→ SOURCE PASSAGE
[dm-devel] dm-mq and end_clone_request()

Mike Snitzer snitzer at redhat.com
Tue Jul 26 16:06:11 UTC 2016


On Tue, Jul 26 2016 at  2:02am -0400,
Hannes Reinecke <hare at suse.de> wrote:

> On 07/25/2016 07:53 PM, Mike Snitzer wrote:
> >
> >The various ioctls you're seeing is just multipathd responding to the
> >failures.  Part of reloading a table (with revised path info, etc) is to
> >suspend and then resume the device that is being updated.
> >
> >But I'm not actually sure on the historic reasoning of why
> >queue_if_no_path is disabled (and active setting saved) on suspend.
> >
> >I'll think about this further but maybe others recall why?
> >
> Yes, originally multipath was using the device-mapper internal
> queueing mechanism, which meant that queued I/O was holding a
> reference to the table. So you couldn't change the table while I/O
> was pending/queued, and you'd have to unset queue_if_no_path to
> allow the tables to be swapped.

→ EXERCISE SET
a) In the dm-devel post about queue_if_no_path, what did queued I/O hold a reference to when multipath used the device-mapper internal queueing mechanism?
b) Pick up the dm-devel post about queue_if_no_path after its last sentence and carry the discussion forward.

→ COLLECTED DATA
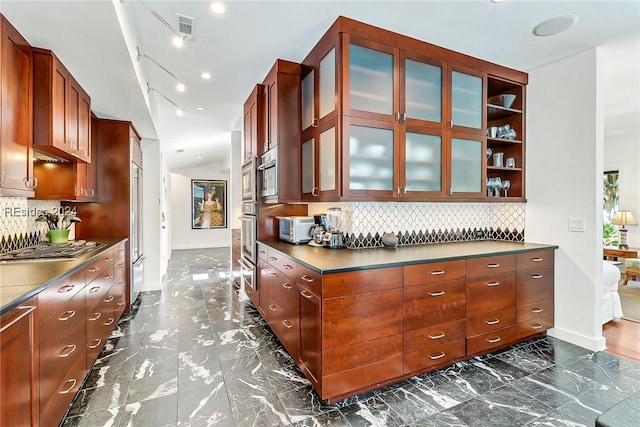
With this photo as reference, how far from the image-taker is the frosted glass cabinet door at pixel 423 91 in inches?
105

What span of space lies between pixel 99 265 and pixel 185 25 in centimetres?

→ TASK-BY-TASK RESULTS
a) The table.

b)
> (Or something. That's the reasoning I gave to myself when seeing
> that construct. And I found myself pretty convincing. Not that I've
> ever tested that.)
> So with commit e809917735ebf ("dm mpath: push back requests instead of
> queueing") that obviously isn't true anymore, and I'd love to see that
> quirk go.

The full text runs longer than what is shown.